- [Task list]
a) In the Godzilla movie reviews, what is the new MechaGodzilla built from?
b) Repeat the part of the Godzilla movie reviews starting at "Godzilla battles giant" and ending at "All-Out Attack (2001)".
c) Carry on the Godzilla movie reviews from the point where they stop.

MovieBob - IntermissionMovieBob Reviews All 29 Previous Godzilla Movies (Part 2)MovieBob - Intermission - RSS 2.0
Godzilla vs. Megaguirus (2000)
Godzilla battles giant dragonflies and black holes in the underwhelming (unconnected) follow-up to 2000. The "Millennium" relaunch was a swing and a miss with both Japanese and international audiences (both movies are sort of drab), prompting Toho to go in a radical new direction next time out...
GMK: Godzilla, Mothra and King Ghidorah: Giant Monsters All-Out Attack (2001)
While Godzilla had spent the 90s and early-00s mired in uneven films, Japan's other famous kaiju - Gamera the jet-propelled turtle - had been revived in a trilogy of celebrated features by director Shuseke Kaneko, who found a winning formula mixing high-end suitmation FX with bizarre metaphysical storylines influenced by anime/manga phenoms like Evangelion. Toho asked him to bring that same sensibility to an entirely new-canon, standalone Godzilla entry... and this was the result.
The atom-age paranoia is gone, replaced with Shinto-influenced mysticism, a total-upending of the franchise's conventional good/evil divide and an incendiary (for mainstream Japanese cinema) political edge: Godzilla isn't merely a mutant, he's an instrument of revenge against Japan by the collective unrestful-souls of all soldiers killed in WWII's Pacific Theater. Opposing him are the mystic Guardian Monsters of Old Japan: Baragon, Mothra and (a heroic!) King Ghidorah. You've got to try hard to make the weirdest Godzilla ever, but Kaneko got there.
Godzilla Against MechaGodzilla (2002)
This was the first of two installments centered on a new MechaGodzilla (built from the bones of the 1954 Godzilla) that attempted to mix a nostalgic appeal to longtime fans (it actually counts the first half of the Showa Era series as part of its continuity and even name-checks War of the Gargantuas and Space Aomeba) with an anime-inspired story about a female mech-pilot who bonds with the machine - which turns out to be sentient and prefers to be called "Kiryu." It's not the best Godzilla ever, but I still wish this version had taken off beyond one sequel.

- [Data provided]
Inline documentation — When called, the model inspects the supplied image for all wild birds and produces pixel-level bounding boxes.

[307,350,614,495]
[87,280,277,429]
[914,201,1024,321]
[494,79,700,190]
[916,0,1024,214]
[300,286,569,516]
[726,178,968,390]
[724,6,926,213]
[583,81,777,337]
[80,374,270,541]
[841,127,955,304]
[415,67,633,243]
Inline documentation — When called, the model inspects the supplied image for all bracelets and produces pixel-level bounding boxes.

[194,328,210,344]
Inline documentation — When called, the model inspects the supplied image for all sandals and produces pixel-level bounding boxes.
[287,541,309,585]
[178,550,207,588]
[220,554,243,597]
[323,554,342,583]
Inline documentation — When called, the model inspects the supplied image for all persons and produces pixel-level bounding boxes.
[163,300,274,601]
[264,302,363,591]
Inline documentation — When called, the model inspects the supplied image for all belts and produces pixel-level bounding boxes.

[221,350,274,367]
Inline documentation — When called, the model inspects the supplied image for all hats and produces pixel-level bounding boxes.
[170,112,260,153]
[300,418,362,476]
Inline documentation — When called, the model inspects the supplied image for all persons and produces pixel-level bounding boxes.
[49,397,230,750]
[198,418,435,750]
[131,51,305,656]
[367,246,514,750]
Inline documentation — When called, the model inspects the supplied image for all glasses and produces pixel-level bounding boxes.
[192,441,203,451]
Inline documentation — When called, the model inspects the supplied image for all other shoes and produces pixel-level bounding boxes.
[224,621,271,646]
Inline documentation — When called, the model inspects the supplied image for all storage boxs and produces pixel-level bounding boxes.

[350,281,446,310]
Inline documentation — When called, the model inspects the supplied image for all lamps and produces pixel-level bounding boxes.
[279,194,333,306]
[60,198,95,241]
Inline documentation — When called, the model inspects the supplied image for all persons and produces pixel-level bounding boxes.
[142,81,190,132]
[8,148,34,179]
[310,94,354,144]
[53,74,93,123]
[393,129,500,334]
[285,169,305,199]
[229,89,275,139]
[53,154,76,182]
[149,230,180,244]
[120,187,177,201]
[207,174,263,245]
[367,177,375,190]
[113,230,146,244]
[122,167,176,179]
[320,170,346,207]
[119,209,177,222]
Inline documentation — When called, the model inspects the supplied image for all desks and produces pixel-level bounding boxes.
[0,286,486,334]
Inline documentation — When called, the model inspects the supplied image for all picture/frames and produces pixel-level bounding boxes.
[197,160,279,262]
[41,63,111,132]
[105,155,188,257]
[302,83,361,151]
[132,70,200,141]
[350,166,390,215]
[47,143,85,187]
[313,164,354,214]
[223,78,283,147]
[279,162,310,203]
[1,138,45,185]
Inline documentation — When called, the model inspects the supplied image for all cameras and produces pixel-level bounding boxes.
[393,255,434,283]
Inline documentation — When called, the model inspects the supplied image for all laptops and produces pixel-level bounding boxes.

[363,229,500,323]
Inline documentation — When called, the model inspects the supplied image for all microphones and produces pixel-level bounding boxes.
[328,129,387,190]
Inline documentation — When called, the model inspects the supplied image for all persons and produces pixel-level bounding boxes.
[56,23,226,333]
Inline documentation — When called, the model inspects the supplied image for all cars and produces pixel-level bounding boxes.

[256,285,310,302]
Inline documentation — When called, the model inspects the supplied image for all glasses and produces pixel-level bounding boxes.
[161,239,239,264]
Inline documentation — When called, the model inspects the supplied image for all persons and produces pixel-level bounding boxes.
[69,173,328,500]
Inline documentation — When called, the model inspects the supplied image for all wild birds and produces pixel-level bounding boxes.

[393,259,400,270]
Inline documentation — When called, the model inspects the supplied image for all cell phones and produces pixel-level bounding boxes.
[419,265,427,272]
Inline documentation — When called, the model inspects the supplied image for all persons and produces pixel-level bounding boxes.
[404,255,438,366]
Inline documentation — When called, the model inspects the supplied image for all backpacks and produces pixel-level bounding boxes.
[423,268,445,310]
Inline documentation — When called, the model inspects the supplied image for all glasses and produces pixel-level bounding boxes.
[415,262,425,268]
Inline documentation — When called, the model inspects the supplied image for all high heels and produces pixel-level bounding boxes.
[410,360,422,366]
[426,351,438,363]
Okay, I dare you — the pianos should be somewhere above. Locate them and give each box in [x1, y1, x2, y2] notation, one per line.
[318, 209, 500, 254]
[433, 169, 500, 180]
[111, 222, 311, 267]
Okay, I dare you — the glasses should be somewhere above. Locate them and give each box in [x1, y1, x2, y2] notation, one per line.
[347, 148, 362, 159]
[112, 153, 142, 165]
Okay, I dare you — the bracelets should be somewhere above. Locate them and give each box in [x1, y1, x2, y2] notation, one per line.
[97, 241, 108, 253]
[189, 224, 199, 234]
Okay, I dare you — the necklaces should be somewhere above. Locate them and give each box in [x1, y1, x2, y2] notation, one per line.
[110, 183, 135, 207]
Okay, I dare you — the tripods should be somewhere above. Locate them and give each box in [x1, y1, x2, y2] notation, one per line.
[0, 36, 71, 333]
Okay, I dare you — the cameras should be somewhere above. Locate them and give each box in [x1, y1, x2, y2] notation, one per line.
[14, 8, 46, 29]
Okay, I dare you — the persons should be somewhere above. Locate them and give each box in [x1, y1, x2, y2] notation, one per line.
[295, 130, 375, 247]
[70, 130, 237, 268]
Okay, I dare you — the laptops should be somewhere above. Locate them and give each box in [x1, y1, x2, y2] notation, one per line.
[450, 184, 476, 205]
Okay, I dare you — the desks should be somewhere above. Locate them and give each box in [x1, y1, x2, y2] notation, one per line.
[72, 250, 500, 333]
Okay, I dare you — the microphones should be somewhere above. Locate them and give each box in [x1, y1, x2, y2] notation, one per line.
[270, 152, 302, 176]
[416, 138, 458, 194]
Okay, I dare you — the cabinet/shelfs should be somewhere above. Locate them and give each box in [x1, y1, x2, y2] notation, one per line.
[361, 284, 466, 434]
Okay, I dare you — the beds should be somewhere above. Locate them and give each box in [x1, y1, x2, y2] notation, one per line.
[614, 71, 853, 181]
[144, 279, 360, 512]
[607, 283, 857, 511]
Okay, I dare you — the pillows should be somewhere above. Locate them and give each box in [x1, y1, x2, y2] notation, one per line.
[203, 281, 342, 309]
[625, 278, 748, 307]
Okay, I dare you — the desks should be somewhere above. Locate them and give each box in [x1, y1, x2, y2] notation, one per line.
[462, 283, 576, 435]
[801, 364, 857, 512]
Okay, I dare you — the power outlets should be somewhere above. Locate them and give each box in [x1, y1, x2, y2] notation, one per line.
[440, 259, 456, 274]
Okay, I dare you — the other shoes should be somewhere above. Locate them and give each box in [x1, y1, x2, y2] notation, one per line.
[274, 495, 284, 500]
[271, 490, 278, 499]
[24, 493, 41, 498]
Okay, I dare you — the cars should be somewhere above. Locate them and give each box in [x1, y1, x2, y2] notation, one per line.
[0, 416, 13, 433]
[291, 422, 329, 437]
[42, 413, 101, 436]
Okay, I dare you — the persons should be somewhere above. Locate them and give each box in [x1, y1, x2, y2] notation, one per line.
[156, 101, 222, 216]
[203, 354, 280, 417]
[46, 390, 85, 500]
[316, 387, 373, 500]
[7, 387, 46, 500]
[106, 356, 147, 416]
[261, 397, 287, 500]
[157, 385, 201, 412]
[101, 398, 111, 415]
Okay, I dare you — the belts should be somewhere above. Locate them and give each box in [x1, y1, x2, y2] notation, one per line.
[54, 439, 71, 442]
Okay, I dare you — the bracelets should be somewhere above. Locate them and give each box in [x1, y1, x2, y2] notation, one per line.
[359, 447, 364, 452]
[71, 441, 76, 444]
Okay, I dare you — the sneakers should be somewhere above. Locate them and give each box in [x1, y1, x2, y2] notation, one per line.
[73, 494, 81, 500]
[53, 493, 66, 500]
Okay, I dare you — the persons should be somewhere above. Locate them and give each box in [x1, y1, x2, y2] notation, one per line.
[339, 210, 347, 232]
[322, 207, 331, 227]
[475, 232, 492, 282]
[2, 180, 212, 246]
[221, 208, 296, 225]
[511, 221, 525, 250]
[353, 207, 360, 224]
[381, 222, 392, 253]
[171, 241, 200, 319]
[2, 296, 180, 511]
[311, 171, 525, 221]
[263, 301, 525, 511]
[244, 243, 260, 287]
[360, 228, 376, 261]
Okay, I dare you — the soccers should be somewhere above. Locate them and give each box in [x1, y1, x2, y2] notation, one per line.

- [Set of answers]
a) The bones of the 1954 Godzilla.

b)
Godzilla battles giant dragonflies and black holes in the underwhelming (unconnected) follow-up to 2000. The "Millennium" relaunch was a swing and a miss with both Japanese and international audiences (both movies are sort of drab), prompting Toho to go in a radical new direction next time out...
GMK: Godzilla, Mothra and King Ghidorah: Giant Monsters All-Out Attack (2001)

c)
Godzilla: Tokyo S.O.S (2003)
The second film of what's dubbed the "Kiryu Series" brings Mothra into the mix, offering to take Kiryu's place as Japan's protector in the hopes that maybe Godzilla will chill out. Godzilla does not chill out. It's not as good as the first one.
Godzilla: Final Wars (2004)
After trying for over a decade to make Godzilla "stick" as an ongoing franchise again and coming up short, Toho decided to retire the characters for a while. But they wanted to go out with a bang, conscripting Versus auteur Riyuhei Kitamura (then the "bad boy" sensation of the Japanese genre movie circuit and a huge classic Godzilla fan) to devise and direct the ultimate send-off - a "greatest hits" farewell tour so big it would have a U.S. premiere and finally land Godzilla "himself" a star on the Hollywood Walk of Fame.
The result is a gonzo love-letter from Kitamura to the Showa Era, blending a Matrix/X-Men-inspired superhero story for the human cast with a Destroy All Monsters-inspired alien-invasion story that pits Godzilla (and Minilla!) against an army of enemies both famous and obscure - even Gigan, Ebirah and King Seesar show up! So does 1998's American "Zilla," expressly so that Kitamura can have Real Godzilla kill him instantly while even his alien masters grouse about how much he sucks.